Purpose : Directional optical coherence tomography (D-OCT) can be used to distinguish the outer nuclear layer (ONL) and outer plexiform layer (OPL) from the Henle’s fiber layer. In this study, we investigated the test-retest reliability of different fixation locations in delineating the ONL and OPL in D-OCT.

Methods : Thirteen healthy eyes (6 females and 7 males, aged 21-32 years) were imaged using the Heidelberg Spectralis OCT2. A standard OCT B-scan was performed to serve as a reference scan for subsequent B-scans. The B-scans were taken by translating the machine to achieve a tilted image (central fixation), and by changing the internal fixation light to either nasal or temporal sides. On each side, the participants were instructed to fixate on 3 different locations of the fixation light (Fixation 1, edge of the line closest to the shifted fixation dot; Fixation 2: center of the line; Fixation 3: edge of the line furthest to the shifted fixation dot). Each B-scan was repeated on a separate session to assess the test-retest reliability of each fixation location. All B-scans were segmented automatically on the software. Data were presented as ONL and OPL layer thicknesses (mean ± SEM) across distance from the fovea, and analyzed using linear mixed models.

Results : There were no significant test-retest differences for all fixation locations except for Fixation 2 on the temporal side (P = 0.03 for ONL; P = 0.02 for OPL). There were also no significant differences when comparing the different fixation locations.

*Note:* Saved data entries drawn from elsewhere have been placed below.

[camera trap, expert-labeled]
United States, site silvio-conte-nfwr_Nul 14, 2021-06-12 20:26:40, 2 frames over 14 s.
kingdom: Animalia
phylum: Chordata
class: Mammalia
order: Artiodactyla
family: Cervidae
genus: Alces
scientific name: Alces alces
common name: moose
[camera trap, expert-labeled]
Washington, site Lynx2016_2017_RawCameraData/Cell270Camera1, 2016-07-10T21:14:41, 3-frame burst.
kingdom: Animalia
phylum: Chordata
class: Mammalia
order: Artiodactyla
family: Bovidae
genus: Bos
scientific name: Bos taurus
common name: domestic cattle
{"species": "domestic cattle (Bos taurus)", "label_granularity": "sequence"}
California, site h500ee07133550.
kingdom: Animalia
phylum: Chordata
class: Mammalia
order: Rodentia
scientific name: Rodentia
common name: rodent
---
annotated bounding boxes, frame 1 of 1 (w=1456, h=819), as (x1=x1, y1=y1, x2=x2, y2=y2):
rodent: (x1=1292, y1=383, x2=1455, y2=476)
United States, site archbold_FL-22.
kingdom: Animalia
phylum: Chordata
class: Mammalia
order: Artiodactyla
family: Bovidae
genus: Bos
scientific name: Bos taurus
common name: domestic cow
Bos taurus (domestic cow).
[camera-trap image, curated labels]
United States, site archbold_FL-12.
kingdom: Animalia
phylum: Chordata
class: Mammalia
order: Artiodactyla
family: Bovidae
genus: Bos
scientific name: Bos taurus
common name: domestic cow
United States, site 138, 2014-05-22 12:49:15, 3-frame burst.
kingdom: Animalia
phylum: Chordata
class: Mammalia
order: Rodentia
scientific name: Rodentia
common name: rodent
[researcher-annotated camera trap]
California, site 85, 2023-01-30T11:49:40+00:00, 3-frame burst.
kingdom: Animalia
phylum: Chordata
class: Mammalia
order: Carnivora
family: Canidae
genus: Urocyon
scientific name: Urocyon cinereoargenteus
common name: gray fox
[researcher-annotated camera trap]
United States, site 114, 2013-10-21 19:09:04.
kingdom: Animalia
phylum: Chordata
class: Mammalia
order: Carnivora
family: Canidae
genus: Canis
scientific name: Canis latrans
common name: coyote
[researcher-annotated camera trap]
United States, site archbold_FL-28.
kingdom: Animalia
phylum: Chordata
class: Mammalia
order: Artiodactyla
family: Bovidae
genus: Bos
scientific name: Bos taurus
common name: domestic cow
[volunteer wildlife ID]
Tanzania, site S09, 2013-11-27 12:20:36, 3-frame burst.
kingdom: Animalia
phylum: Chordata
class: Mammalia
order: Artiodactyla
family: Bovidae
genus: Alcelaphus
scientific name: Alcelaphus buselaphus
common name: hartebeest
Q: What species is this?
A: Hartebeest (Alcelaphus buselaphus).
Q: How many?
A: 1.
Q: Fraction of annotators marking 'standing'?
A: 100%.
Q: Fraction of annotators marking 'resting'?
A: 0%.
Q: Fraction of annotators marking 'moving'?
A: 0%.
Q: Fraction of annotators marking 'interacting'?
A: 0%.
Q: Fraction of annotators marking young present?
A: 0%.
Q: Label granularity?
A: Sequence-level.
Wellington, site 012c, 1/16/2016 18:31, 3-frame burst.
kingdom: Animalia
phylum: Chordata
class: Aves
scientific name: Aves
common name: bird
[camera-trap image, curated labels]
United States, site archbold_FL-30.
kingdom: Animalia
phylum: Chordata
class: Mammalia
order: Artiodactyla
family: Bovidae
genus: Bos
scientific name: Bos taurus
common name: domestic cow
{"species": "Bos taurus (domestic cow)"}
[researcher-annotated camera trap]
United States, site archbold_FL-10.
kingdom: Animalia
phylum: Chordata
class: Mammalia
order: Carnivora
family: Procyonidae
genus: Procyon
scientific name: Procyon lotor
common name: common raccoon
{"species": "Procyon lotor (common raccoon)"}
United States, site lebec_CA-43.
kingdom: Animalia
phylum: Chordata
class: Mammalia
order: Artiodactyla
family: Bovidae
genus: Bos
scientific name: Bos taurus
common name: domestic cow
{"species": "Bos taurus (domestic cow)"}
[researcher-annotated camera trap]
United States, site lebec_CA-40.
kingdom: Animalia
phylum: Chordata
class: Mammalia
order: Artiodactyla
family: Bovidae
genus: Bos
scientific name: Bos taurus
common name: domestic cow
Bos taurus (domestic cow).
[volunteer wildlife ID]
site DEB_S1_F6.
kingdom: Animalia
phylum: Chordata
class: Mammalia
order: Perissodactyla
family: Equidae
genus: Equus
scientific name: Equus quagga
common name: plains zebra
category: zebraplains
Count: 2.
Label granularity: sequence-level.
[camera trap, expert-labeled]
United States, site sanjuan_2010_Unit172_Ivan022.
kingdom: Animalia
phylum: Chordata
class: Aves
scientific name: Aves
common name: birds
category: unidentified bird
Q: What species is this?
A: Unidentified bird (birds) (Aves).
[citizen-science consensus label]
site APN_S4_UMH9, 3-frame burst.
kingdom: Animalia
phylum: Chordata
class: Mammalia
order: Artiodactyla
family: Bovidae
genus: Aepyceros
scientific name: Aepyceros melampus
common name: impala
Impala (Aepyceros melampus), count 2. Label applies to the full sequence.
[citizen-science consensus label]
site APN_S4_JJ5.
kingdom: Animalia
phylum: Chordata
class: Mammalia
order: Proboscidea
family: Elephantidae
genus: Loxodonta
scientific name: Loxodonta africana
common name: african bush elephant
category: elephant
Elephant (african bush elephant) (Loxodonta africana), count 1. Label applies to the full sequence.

Conclusions : Central fixation with a tilted image, Fixation 1 and Fixation 3 provide a repeatable measure of true ONL and OPL thicknesses. Although there were no significant differences between the fixation locations, from a patient’s perspective it may be most efficient to obtain a reliable D-OCT using the central fixation while the operator alters the machine’s position given it requires less subjective response. Further analysis to validate the automated segmentation for D-OCT will be warranted to improve clinical usability.

This abstract was presented at the 2024 ARVO Annual Meeting, held in Seattle, WA, May 5-9, 2024.